Copy word for word the lines of the records starting at the line containing "Is the point at 2,42" and ending at the line containing "3051 millimetres".

──────── DATASET CONTENT ────────

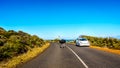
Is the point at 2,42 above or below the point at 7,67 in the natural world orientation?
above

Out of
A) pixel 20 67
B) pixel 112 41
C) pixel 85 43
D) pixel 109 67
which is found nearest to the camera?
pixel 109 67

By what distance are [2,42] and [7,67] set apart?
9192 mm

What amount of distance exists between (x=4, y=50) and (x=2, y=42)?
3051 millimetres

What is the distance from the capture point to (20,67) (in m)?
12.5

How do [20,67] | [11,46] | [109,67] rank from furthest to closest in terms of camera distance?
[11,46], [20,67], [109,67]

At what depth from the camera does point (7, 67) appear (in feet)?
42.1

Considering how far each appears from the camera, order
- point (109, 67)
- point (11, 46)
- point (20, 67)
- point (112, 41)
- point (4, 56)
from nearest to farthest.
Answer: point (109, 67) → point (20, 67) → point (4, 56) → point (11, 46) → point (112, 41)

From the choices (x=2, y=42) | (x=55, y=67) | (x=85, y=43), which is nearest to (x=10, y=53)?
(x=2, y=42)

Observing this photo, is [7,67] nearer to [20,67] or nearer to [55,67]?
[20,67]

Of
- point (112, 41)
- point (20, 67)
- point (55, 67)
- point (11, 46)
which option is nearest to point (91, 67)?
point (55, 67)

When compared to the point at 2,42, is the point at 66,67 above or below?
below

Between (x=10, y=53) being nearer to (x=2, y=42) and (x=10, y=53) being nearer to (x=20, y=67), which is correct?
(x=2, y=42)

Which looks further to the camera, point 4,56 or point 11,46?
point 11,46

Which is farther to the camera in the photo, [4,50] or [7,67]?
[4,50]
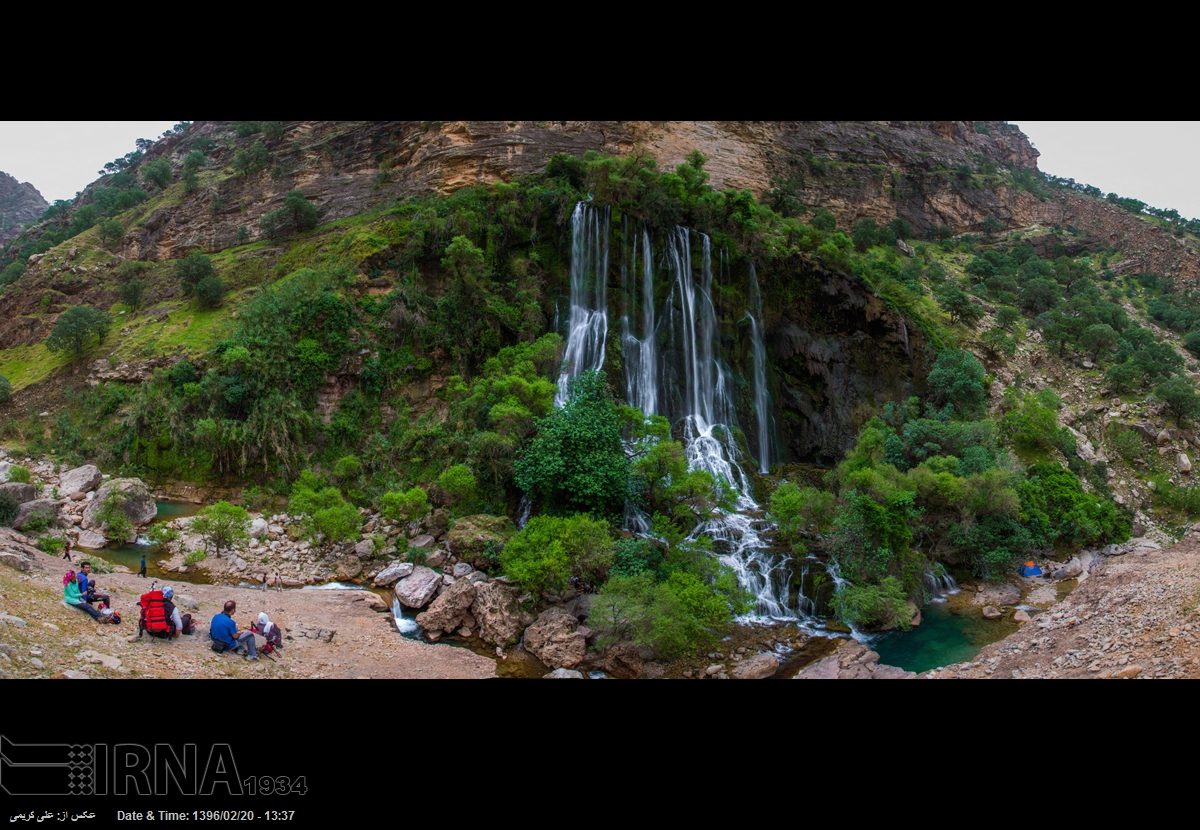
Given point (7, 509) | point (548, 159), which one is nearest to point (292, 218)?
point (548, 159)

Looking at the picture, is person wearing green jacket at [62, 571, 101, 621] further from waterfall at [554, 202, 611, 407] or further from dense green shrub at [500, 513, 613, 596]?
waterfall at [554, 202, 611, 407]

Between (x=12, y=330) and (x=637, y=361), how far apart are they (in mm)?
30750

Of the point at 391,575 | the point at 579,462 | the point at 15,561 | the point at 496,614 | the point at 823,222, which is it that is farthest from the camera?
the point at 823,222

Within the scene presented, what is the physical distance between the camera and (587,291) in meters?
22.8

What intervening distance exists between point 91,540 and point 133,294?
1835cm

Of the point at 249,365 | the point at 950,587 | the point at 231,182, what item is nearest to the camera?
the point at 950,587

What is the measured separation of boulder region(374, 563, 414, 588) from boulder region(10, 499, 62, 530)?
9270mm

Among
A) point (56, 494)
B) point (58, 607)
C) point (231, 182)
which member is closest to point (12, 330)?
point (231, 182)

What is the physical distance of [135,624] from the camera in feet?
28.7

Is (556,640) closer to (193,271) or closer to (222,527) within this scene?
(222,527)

────────
──────── DATASET CONTENT ────────

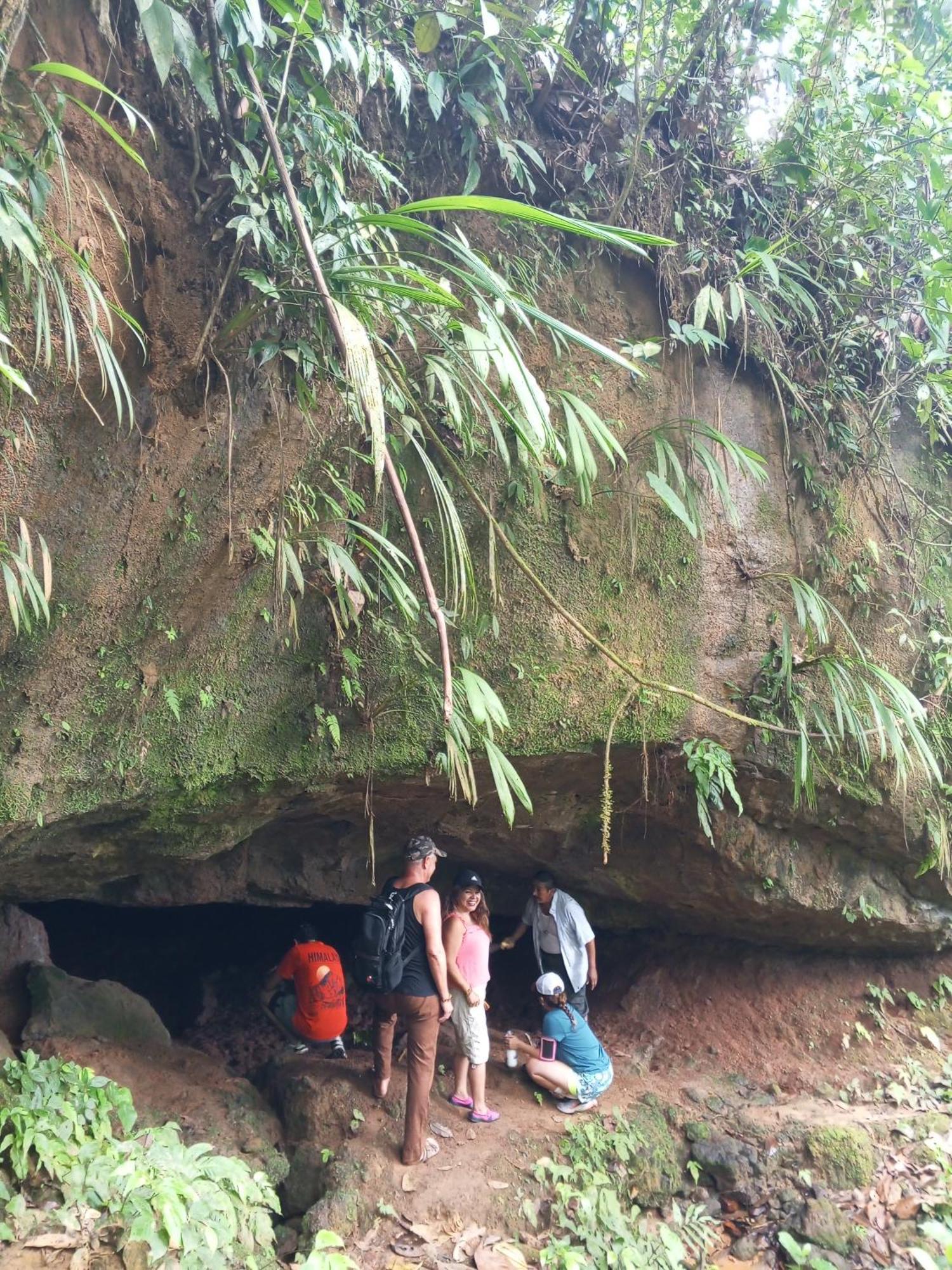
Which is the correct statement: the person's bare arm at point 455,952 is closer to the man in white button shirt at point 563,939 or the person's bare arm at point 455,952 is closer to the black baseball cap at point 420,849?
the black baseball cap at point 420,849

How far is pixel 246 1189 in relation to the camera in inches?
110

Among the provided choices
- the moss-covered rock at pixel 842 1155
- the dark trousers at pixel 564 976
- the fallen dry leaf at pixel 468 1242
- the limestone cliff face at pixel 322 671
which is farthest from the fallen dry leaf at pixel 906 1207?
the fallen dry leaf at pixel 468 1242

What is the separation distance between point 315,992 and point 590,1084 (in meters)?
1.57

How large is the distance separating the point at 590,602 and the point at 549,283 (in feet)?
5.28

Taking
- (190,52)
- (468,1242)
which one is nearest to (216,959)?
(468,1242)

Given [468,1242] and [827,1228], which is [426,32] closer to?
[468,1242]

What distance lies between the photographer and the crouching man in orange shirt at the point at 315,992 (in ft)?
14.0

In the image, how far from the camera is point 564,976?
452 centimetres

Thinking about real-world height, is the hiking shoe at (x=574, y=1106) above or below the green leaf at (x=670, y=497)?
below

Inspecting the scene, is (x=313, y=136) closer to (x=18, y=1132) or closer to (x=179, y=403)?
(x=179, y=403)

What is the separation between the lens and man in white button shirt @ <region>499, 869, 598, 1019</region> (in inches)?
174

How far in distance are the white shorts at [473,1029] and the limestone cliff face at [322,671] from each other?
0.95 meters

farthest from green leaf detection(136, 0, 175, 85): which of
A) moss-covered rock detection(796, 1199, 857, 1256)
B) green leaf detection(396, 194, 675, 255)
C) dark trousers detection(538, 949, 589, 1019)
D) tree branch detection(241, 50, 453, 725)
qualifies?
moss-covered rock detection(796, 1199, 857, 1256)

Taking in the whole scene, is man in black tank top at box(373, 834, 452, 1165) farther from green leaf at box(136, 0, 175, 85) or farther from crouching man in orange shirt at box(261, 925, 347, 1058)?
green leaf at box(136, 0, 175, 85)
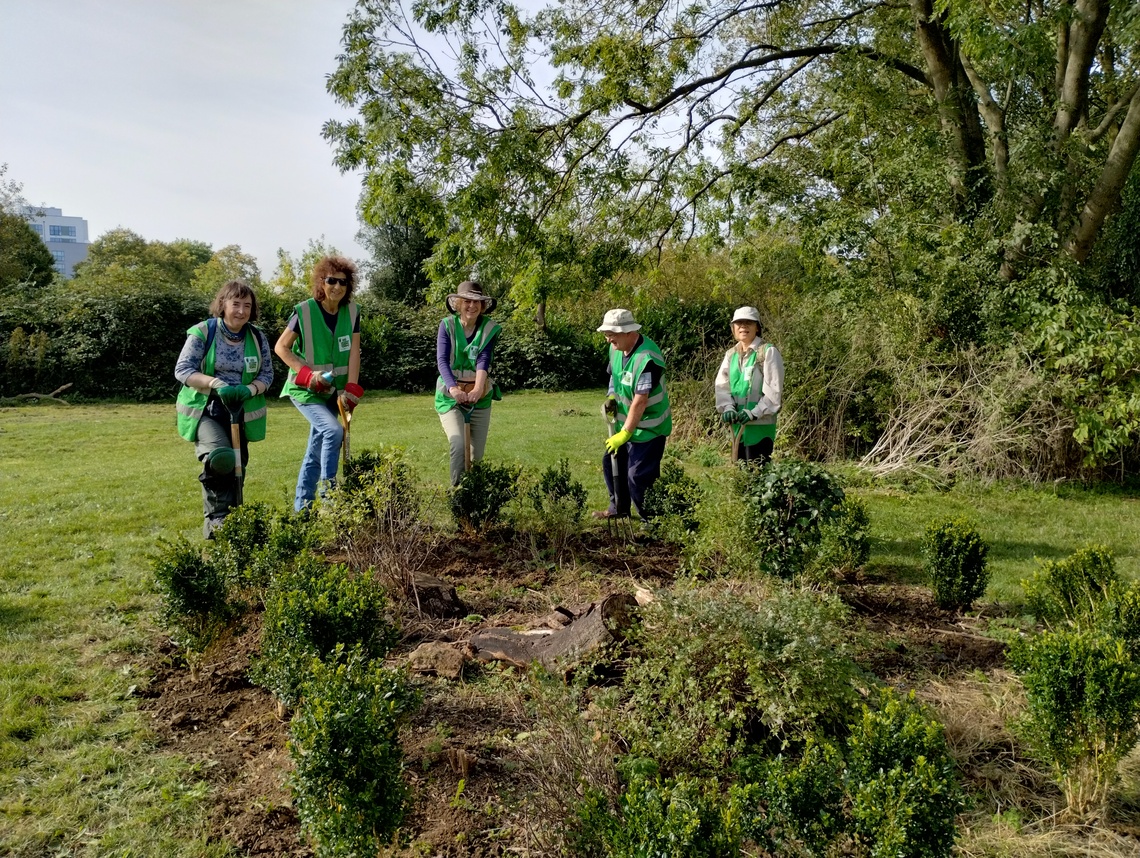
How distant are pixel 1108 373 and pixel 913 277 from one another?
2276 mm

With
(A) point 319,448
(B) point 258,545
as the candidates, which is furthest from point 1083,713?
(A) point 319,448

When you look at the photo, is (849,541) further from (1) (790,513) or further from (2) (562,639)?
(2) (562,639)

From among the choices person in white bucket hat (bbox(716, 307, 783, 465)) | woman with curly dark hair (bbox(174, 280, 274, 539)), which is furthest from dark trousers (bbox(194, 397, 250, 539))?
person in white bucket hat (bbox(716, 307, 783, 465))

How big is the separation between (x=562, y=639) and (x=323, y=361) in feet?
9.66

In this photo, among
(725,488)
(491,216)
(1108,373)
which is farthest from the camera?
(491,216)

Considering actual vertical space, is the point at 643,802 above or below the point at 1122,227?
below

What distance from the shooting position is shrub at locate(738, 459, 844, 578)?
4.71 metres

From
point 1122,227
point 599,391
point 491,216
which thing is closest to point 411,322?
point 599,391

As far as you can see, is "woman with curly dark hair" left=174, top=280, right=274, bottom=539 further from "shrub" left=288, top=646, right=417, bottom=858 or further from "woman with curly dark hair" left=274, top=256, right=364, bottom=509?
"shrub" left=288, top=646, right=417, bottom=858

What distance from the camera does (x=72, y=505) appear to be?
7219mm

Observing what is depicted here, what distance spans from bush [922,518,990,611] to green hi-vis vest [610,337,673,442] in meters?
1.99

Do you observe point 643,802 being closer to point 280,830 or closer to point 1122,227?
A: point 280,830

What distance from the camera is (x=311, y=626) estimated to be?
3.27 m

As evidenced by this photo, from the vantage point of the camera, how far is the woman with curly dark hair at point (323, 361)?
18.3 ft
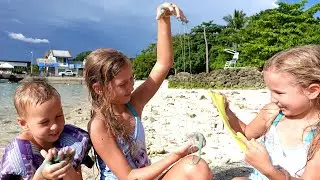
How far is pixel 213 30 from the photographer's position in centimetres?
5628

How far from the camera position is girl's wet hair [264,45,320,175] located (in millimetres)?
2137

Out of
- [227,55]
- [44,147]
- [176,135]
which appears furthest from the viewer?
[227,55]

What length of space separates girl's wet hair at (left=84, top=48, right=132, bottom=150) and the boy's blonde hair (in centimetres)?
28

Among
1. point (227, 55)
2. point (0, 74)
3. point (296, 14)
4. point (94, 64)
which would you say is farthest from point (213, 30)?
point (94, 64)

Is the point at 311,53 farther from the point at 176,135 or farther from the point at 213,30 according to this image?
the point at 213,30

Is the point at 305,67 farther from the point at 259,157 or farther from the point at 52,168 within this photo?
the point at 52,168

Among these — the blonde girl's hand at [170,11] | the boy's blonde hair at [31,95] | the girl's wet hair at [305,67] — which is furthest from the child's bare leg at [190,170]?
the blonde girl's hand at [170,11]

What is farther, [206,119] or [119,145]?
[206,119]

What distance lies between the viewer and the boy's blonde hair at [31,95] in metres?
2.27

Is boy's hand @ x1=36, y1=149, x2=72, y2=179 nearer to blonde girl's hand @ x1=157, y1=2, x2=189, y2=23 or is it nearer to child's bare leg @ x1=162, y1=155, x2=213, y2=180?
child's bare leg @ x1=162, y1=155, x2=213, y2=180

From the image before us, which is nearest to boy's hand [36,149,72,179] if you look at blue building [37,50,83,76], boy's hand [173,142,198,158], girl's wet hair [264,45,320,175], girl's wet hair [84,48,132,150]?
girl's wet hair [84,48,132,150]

────────

**COMPLETED EXERCISE:**
Is the point at 2,42 above or below the point at 7,67 in the natural world orientation?
above

Out of
A) pixel 20 67
B) pixel 112 41
C) pixel 85 43
D) pixel 109 67
which is found nearest to the camera?
pixel 109 67

By what distance are [2,42] and [7,67] set apart?
9192 mm

What amount of distance exists between (x=4, y=50) and (x=2, y=42)?
3051 millimetres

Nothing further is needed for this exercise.